Com o tempo, se transformou numa das professoras mais populares no departamento, foi contratada para um cargo de tempo integral, e conseguiu um segundo, depois um terceiro livro, tudo enquanto meu pai simplesmente olhava. Ele afirmava estar orgulhoso, sempre fazendo piadas sobre ela ser seu boleto para a comida, o sustento da família. Mas logo minha mãe conseguiu seu cargo académico, o que era muito valorizado, e ele foi despedido pelo seu editor, o que não o era, e as coisas começaram a ficar feias.

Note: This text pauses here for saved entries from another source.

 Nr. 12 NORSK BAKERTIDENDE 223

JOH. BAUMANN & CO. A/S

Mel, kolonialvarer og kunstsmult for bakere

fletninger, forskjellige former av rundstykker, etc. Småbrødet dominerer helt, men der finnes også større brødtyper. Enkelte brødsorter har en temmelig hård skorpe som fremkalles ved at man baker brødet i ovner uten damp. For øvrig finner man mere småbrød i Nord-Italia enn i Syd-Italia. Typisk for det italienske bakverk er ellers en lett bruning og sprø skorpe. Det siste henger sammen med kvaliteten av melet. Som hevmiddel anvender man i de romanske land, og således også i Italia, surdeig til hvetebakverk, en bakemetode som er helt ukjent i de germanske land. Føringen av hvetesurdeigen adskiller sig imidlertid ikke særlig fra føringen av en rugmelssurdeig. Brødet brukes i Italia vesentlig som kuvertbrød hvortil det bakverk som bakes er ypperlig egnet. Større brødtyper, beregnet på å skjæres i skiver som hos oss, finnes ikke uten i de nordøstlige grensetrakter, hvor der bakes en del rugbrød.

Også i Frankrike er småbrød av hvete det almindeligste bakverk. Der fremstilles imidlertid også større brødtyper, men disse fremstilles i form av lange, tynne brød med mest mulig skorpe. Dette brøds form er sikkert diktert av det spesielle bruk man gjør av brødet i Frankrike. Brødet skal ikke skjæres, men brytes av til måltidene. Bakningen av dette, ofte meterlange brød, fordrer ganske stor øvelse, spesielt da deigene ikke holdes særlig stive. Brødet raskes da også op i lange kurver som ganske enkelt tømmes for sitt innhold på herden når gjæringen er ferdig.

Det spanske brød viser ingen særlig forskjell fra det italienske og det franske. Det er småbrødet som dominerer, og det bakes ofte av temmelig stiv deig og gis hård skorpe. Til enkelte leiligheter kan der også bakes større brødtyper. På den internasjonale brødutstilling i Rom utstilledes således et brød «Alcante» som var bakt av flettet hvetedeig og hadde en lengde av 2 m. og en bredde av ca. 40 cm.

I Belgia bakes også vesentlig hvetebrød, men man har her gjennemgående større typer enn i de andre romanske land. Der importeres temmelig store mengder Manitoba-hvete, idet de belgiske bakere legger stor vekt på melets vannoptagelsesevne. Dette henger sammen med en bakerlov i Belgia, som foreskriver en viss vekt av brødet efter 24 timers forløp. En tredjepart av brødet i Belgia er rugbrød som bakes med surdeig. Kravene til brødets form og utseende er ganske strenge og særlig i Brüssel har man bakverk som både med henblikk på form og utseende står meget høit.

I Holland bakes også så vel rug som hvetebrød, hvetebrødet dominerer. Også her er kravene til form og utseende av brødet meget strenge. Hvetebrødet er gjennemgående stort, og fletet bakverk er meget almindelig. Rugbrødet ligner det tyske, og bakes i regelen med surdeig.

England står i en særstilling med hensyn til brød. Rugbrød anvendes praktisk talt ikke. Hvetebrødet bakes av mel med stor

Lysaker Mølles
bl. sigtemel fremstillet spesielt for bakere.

As brigas sempre pareciam começar pelo jantar, com um deles fazendo algum pequeno comentário e o outro se sentindo ofendido. Haveria uma pequena briga, palavras ríspidas, uma tampa de panela batida com força, mas então pareceria resolvido..., pelo menos até cerca das dez ou onze, quando de repente eu os ouviria começar de novo sobre o mesmo assunto. Depois de um tempo eu percebi que esse braço de tempo ocorria porque eles estavam esperando que eu adormecesse antes de irem com tudo. Então eu decidi, uma noite, não dormir. Eu deixei minha porta aberta, minha luz acesa e fiz cálculos, óbvias idas ao banheiro, lavando minhas mãos o mais alto possível. E por um tempo, funcionou. Até que não, e as brigas começaram de novo. Mas então meu corpo estava acostumado a ficar acordado até tarde, o que significava que agora eu estava acordada para cada palavra.
Eu conhecia um monte de pessoas que se tinham separado, e todos pareciam lidar com isso de modo diferente: completa surpresa, desapontamento esmagador, completo alívio. O denominador comum era, sempre que havia um monte de discussões a respeito desses sentimentos, ambos com os dois pais, ou um ou outro separadamente, ou com um terapeuta em grupo ou terapia individual. Minha família, é claro, tinha que ser a excepção. Eu realmente tive o sente-que-nós-temos-que-lhe-dizer-algo momento. As noticias foram dadas pela minha mãe, pela mesa da cozinha enquanto meu pai se encostava contra um canto por perto, mexendo nervosamente com as mãos e parecendo cansado. O seu pai e eu estamos nos separando, ela me informou, com o mesmo inexpressivo, todo negócios tom que eu tão frequentemente a ouvia usar com estudantes enquanto ela criticava seus trabalhos. Eu tenho certeza que irá concordar que esse é o melhor para todos nós. Ouvindo isso, eu não tinha certeza de como eu me sentia. Não alivio não um esmagador desapontamento, e de novo, não era uma surpresa. O que me incomodava, enquanto nos sentávamos ali, os três de nós naquele cómodo eram; quão pequena eu me sentia. Pequena, como uma criança. O que era a coisa mais esquisita. Como se tivesse tomado todo esse imenso momento para uma repentina onda de infância passar por mim, há muito esperada». In Sarah Dessen, A Caminho do Verão, 2011, Saraiva, 2011, ISBN 978-851-606530-0.